Task prompt → From the entries below, count the lines holding the word "site" and give nothing but the number.

** Opening Material provided block **

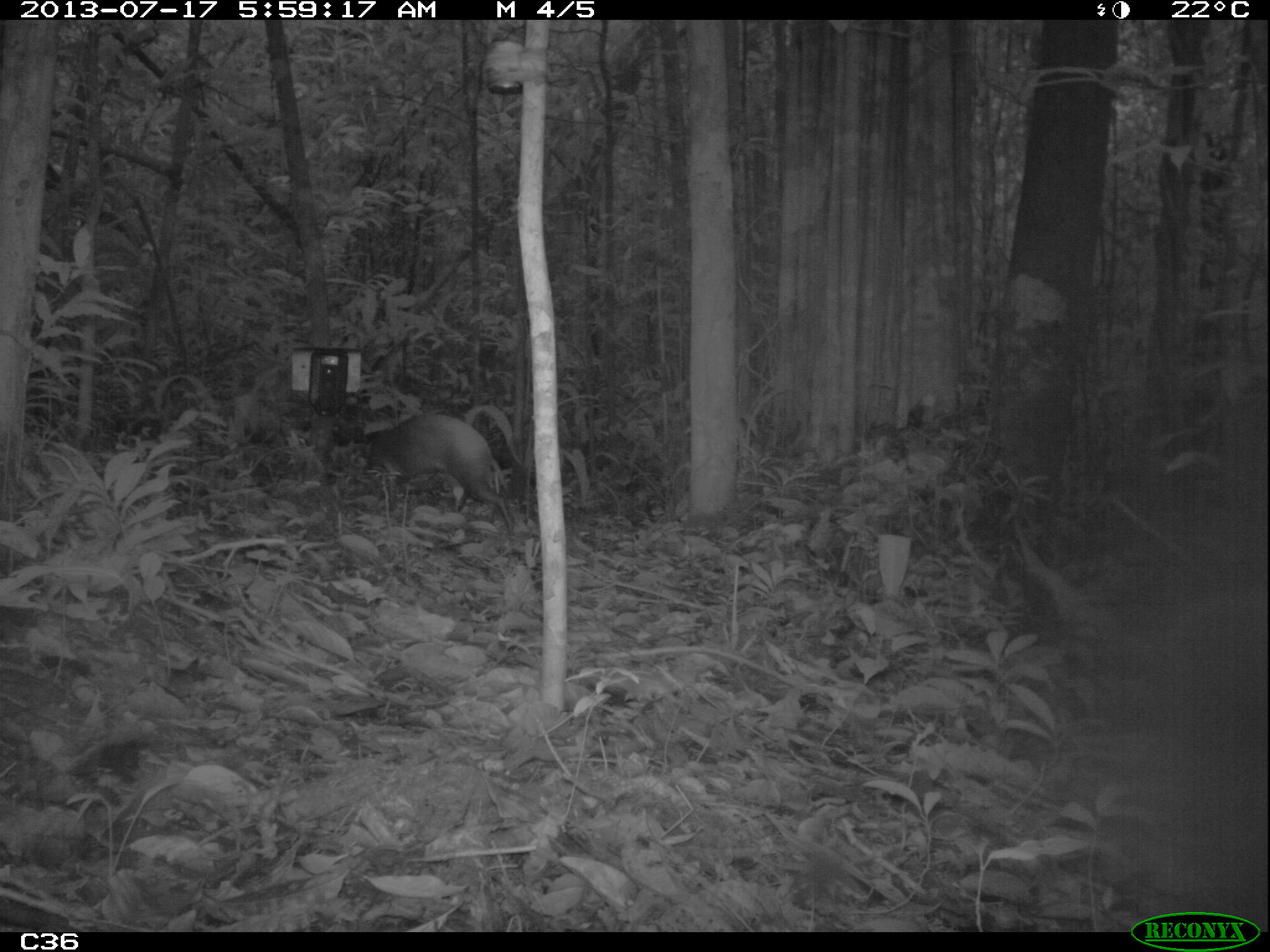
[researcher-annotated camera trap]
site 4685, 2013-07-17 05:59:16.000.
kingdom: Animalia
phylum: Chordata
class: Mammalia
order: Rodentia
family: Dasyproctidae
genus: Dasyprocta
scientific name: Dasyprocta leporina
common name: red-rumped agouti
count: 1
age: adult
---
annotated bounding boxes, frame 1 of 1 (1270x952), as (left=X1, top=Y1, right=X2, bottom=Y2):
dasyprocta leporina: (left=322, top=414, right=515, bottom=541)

** Closing Material provided block **
** Opening Material provided block **

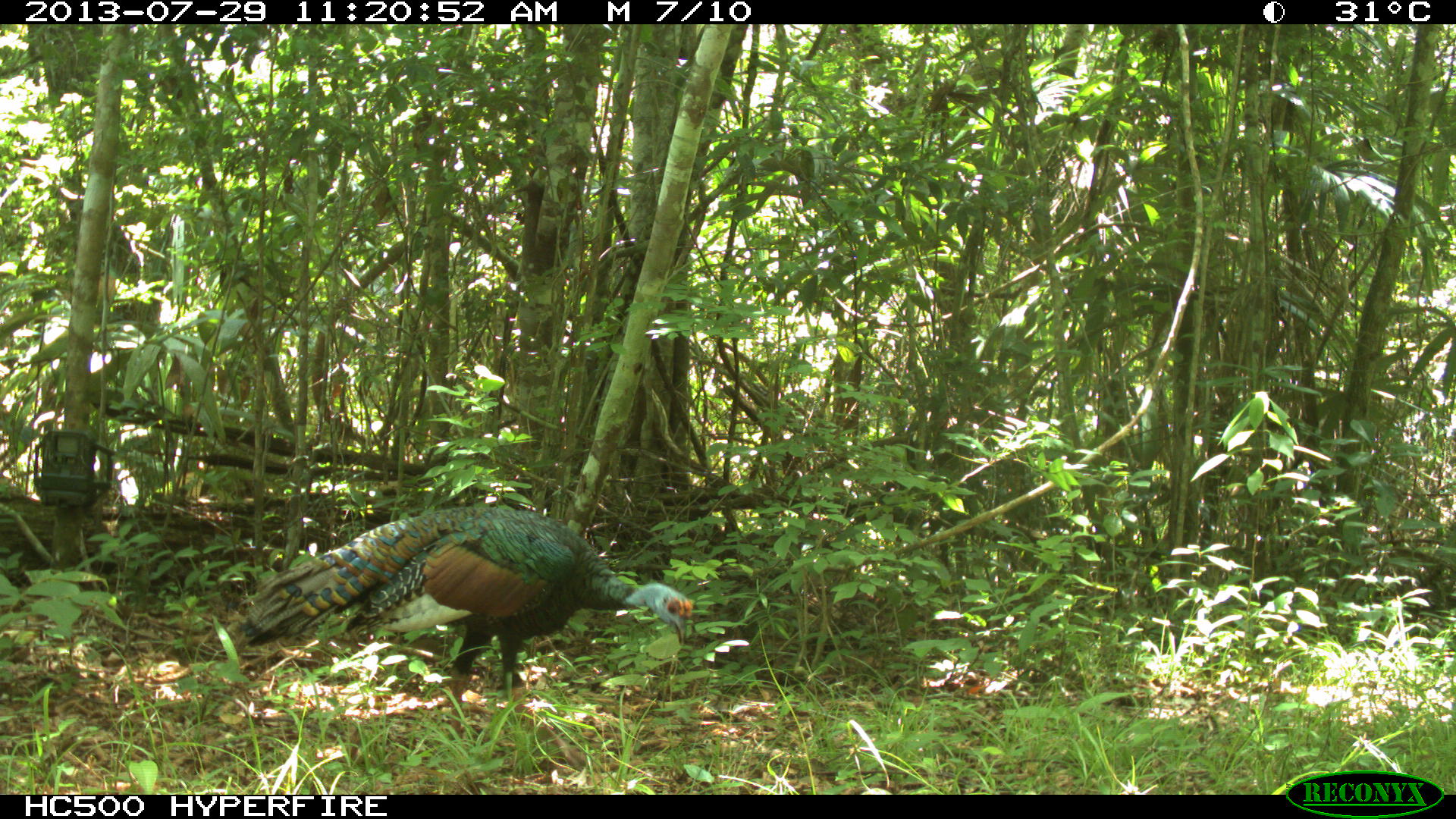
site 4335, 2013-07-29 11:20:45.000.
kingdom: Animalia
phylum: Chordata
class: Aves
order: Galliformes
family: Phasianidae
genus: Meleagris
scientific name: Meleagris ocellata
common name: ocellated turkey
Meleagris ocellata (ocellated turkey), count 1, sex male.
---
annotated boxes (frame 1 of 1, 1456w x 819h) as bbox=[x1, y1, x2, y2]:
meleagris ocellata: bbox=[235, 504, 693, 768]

** Closing Material provided block **

Written solution → 2